The Coffee Shop Confession
ARIA
The logo was supposed to look like a skyline.
I stared at the tablet screen, stylus hovering, and recognized with the particular humiliation of someone who’d been to art school that what I had drawn — definitively, unmistakably — was a penis.
Not even a stylized one. Not something I could tilt my head at and call abstract. It was anatomically specific, with that unfortunate optimism of the real thing, jutting up between two softened rectangular towers that were meant to evoke downtown Chicago in the golden hour and instead evoked something my gynecologist might use as a diagram.

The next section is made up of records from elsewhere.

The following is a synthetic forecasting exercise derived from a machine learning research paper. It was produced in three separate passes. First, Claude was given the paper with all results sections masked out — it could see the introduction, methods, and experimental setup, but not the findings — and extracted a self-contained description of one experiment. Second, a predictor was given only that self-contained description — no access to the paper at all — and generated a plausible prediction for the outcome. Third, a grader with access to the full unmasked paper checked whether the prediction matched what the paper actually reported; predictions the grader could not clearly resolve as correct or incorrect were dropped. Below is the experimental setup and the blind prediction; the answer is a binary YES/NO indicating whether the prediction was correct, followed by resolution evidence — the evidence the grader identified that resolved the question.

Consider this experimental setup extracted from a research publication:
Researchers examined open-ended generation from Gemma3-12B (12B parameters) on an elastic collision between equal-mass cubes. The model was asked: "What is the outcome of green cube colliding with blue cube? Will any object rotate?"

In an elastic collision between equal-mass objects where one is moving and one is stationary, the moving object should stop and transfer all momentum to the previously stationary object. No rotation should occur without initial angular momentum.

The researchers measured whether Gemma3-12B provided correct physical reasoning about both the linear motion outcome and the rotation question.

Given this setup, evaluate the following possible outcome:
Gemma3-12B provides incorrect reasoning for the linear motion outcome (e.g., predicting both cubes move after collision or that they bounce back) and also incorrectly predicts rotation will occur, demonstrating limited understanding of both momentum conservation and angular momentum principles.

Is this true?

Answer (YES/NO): NO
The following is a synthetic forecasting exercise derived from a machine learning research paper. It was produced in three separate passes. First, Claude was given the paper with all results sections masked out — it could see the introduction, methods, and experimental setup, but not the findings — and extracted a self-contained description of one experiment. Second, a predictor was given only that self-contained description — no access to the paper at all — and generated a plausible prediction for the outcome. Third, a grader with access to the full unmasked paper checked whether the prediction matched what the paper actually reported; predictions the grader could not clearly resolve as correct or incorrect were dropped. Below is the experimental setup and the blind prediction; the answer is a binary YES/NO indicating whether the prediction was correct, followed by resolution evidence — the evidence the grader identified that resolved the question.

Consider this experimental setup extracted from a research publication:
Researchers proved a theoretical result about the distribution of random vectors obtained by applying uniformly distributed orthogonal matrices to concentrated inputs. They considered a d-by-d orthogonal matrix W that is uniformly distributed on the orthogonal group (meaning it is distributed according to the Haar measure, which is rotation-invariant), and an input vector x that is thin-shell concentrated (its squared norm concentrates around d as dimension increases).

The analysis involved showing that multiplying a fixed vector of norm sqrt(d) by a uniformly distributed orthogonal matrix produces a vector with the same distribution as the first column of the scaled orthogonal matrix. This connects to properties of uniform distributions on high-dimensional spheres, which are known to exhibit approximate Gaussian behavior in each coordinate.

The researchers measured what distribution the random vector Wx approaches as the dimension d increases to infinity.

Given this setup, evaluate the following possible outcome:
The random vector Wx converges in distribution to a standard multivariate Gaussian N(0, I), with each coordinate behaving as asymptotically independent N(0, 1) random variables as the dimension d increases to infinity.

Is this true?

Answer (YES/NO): NO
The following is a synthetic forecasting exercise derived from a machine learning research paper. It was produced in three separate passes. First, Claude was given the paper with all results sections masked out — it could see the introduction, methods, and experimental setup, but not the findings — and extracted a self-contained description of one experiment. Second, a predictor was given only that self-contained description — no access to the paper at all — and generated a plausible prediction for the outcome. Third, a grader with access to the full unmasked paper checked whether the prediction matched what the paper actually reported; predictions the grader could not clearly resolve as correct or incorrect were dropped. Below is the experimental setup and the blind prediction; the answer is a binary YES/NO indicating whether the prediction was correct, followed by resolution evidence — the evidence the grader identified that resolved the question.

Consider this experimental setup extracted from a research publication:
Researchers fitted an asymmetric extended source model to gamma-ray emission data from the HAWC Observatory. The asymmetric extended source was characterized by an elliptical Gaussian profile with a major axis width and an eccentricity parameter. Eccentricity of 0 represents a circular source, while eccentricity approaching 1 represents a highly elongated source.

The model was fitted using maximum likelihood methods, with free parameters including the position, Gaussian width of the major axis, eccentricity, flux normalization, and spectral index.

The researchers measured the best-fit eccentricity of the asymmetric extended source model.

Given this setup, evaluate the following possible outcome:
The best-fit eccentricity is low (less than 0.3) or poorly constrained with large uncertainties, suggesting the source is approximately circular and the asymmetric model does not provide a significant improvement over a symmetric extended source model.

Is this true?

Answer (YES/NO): NO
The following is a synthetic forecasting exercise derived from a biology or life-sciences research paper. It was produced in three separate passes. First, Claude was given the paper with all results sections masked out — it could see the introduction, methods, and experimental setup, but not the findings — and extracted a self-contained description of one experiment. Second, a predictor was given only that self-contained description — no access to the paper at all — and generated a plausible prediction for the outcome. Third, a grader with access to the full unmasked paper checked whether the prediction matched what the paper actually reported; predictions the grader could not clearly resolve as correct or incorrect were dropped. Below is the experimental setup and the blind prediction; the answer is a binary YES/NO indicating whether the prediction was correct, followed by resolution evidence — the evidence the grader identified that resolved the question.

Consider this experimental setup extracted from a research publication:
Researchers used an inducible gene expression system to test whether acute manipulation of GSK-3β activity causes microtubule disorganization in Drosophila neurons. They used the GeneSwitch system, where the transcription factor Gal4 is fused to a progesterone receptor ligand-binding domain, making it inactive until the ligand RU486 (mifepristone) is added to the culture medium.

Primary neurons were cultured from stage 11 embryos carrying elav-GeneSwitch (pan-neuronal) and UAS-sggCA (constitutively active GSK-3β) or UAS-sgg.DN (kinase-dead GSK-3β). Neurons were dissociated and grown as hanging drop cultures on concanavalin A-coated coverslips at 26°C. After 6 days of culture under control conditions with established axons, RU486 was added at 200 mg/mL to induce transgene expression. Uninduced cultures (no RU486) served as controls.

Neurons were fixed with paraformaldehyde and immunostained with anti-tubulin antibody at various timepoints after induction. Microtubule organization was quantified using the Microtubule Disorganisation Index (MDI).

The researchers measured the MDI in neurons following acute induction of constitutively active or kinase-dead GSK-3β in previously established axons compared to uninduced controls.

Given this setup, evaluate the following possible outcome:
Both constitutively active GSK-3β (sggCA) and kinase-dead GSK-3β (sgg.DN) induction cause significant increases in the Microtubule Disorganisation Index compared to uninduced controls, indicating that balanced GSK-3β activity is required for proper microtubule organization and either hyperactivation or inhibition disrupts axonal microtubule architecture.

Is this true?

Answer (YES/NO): YES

I tilted the tablet anyway. Squinted. Rotated it forty-five degrees.
Still a dick.
I set it face-down on the table and wrapped both hands around my oat milk latte and stared out the window at Wicker Park doing its usual Tuesday morning performance — the man walking a corgi and an iguana on the same leash, the woman in the enormous fur coat despite it being fifty-two degrees, the cyclist running the red light with the serenity of someone who had made peace with death. The Grind hummed around me, all exposed brick and Edison bulbs and the aggressive smell of single-origin pour-over, the kind of coffee shop that charged eighteen dollars for a cup and made you feel vaguely ashamed for wanting sugar.

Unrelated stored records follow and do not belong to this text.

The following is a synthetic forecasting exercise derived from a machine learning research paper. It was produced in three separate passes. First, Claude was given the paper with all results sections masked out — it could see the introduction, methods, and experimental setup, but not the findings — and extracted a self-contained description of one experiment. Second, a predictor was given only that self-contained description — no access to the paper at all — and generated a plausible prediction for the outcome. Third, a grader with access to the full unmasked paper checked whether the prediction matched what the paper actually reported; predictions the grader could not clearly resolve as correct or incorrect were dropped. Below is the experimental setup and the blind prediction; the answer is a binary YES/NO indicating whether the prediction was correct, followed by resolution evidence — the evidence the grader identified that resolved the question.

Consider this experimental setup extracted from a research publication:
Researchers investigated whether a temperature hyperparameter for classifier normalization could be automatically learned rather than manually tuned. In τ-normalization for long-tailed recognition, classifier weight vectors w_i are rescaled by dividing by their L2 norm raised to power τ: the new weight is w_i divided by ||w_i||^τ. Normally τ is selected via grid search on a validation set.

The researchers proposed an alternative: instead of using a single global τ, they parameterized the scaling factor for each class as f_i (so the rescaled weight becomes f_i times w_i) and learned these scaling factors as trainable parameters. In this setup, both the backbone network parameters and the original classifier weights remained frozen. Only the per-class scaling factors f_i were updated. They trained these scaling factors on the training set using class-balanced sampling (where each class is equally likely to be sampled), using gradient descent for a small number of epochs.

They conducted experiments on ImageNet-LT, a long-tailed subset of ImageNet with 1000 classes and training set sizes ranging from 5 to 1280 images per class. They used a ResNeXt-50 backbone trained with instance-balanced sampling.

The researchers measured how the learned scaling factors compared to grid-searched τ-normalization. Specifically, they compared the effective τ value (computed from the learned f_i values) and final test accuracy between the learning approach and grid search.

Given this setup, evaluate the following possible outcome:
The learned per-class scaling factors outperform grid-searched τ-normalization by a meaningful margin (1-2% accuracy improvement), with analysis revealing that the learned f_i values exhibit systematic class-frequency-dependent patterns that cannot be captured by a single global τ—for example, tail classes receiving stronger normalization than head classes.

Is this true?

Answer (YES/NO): NO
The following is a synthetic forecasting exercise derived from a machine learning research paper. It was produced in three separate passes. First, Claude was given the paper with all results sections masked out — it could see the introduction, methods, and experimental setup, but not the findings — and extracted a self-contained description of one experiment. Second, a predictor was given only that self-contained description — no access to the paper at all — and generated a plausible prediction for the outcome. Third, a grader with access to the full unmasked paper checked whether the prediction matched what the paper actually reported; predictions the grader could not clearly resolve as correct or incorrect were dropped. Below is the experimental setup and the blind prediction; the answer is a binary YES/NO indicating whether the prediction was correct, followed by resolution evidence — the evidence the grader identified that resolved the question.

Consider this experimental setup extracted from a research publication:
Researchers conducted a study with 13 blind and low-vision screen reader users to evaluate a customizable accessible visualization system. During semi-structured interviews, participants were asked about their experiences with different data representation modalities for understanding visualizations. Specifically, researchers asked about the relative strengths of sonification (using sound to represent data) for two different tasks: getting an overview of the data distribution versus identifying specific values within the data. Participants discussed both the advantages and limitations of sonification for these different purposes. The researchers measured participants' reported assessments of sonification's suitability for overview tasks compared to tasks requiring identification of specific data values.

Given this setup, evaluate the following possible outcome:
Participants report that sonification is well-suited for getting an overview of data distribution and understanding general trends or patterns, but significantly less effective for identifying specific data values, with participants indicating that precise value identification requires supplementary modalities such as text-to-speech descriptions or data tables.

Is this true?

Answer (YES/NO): NO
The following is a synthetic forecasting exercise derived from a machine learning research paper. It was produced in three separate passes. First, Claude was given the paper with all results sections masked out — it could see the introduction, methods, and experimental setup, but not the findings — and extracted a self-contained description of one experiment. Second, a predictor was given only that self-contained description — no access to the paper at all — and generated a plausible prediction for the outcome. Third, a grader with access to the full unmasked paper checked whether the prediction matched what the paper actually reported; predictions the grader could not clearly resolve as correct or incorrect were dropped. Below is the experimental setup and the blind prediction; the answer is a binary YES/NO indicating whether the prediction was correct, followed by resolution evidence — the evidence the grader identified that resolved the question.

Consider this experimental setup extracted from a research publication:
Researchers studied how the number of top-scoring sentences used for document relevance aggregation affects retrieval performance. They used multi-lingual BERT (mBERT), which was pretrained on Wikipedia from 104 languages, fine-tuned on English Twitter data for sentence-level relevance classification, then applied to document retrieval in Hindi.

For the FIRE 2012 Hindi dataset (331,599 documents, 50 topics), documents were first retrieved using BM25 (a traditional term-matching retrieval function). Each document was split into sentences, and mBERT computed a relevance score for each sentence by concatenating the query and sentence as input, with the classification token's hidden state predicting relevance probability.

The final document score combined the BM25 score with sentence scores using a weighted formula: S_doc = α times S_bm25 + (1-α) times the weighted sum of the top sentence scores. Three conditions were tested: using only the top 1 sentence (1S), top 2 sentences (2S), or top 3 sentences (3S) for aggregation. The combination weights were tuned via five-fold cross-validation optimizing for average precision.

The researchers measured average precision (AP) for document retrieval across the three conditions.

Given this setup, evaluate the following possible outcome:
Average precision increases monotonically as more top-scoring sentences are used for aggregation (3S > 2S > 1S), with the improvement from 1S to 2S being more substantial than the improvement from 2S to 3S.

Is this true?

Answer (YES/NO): NO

I had a pitch in four days. A real one, the kind that could move me out of scraping together freelance contracts and into something with a retainer, with a name I could put on my website in a font larger than twelve points. I should have been drawing skylines.
I picked up the tablet. Looked at the drawing again.
I put it back down.
The door opened with that particular violence that announced Jade Chen before Jade Chen was even fully inside — a gust of cold October air, the jingle of the bell, and the presence, enormous and unapologetic, of my best friend, who was wearing a camel coat that cost more than my rent and carrying a coffee she’d clearly bought at the place down the street because she thought The Grind’s baristas were “aggressively earnest.”
“You’re late,” I said.
“I’m curated,” Jade said, dropping into the chair across from me with the controlled chaos of a woman who had never once in her life been early and saw no reason to start. She unwound her scarf, caught sight of my expression, and narrowed her eyes. “You look sexually frustrated.”
“I look like a graphic designer with a deadline.”
“Same thing, baby, but you specifically.” Jade pulled the tablet toward her before I could stop her, looked at the screen, and made a sound that was somewhere between a laugh and a gasp. “Aria.”
“I know.”
“This is a—”
“I know.”
“You were supposed to be drawing a logo.”
“I was drawing a logo.” I took the tablet back. “It’s a skyline. It’s an abstract skyline with two towers and a—”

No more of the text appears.